The fourth wolf did not so much rise over the hill as Kebechet had as simply appeared at Capitolina’s side, the air twisting and warping where she seemed to step into existence. If Kebechet in wolf form had been an oddity, seeing Angel in it was quite bizarre.

Her fur was black, like Kebechet’s, but lacked the shine, instead seeming to absorb the light around it, a deeper shade even than Skoll’s burnt hide. Her right foreleg and both hind legs were not flesh and blood, instead long artificial limbs of molded ebony and silver, moving as she did with a noticeable heaviness to them. Her eyes, contrasting the yellow of her companions, were still bright blue, and she maintained a pair of stunted vestigial wings folded on her back.

“It seems Angel chose quite a time to go against your orders, Capitolina.” Kebechet said with an audible smirk.

Capitolina shot a questioning look at Angel, who simply responded. “We are a pack, Capitolina, we stand together.”

“There you have it,” Capitolina said, turning once more to Skoll and Hati. “You face not two, but four.”

“Four it may be…” Hati growled. “Two lesser wolves, a weakling goddess, and a cripple.
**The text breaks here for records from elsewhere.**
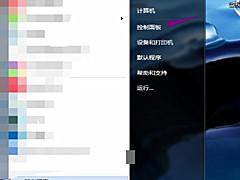 WPS文档序列码乱了怎么重新排序?
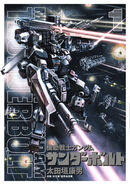 Mobile Suit Gundam Thunderbolt Vol.1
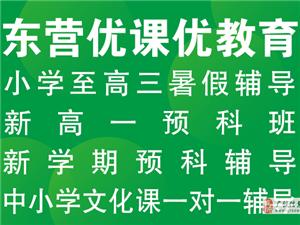 东营优课优初高中 小学暑假1对1辅导 新高一预科班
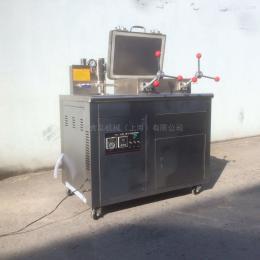 YM-35京式高壓炸鴨爐 壓力油炸鍋 電烤爐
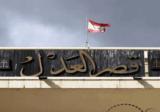 مجلس القضاء ناقش عمل النيابات العامة: لعدم الذهاب الى تسييس أي موقف أو قرار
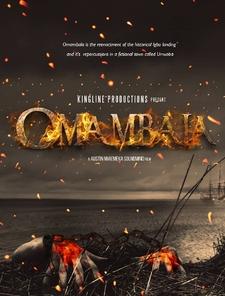 Omambala Poster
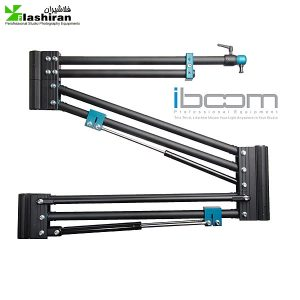 iBoom Wall 2 300x300 - iBoom Wall-Mounted Boom Arm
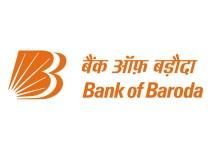 How to transfer bank of baroda account? बैंक ऑफ बरोदा का एकाउंट ट्रांसफर कैसे करें ?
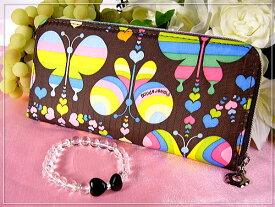 レディース財布&リボン水晶パワーストーンブレスレット/2点セット福袋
Indeed we are outnumbered as the does out number wolves.”

“Then you do a poor show of estimating your opponent.” Capitolina said. “I’ve seen a score of foreign gods march through my city and ensured they kept their place. Giovanni has defended his people and his faith relentlessly for eight centuries. Kebechet is no lesser a goddess for being from a foreign land, but your dismissal of Angel as a cripple was particularly poorly planned.”

Angel stepped forward, and Giovanni could see the glow in her eyes, the unearthly power that began to radiate from her as the loose stones scattered at her feet began to rise. The sky shifted again, the clouds parting as an open miasma of stars spread across the morning sky, obscuring the sun, moon, and all else as a river of countless stars filled the heavens.
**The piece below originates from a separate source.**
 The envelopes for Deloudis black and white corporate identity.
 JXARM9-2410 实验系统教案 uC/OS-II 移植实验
“Skoll and Hati.” She breathed in power. “I watched you play in my sky, skipping and dancing at the heels of Sol and Mani like pups unable to catch your own tails. You are far from home, young wolves, and this land is not yours to hunt in.”

This display of power, it seemed, was enough to send both wolves a few steps back. Capitolina was quick to take notice.

“You’ll find all four of us are much harder to break than you might have thought.” Capi said. “Small perhaps but hardly young, and plenty fierce enough for both of you. This is not the Northern forests, these are not your sun and moon. We know there are monsters in Rome to be hunted and punished, but it is neither your fight nor your hunt. Rome will never be the playground of fickle gods, I can assure you of that.”

“And who are you…” Skoll spoke out, thunder in his growling voice “To assure such a thing?”
“We are the wolves of Rome.” Capitolina said, raising her fur to stand on end, to make herself appear as large as she could. Even with the difference in size, she still stared without fear at the two larger wolves. “It is our territory, our land, and while we do not rule it we will defend it from monsters like the ones that destroyed your hunt, and from the likes of you.”

Both wolves had their hackles raised, fangs bared. For a single electrifying moment Giovanni was sure they were going to charge. For all of Angel’s display and Capi’s words, he doubted they could best these wolves.

“See then that you thin your herd of predators.” Skoll growled, and Hati turned to his brother in disbelief.

“We are to leave them?” He asked, shocked.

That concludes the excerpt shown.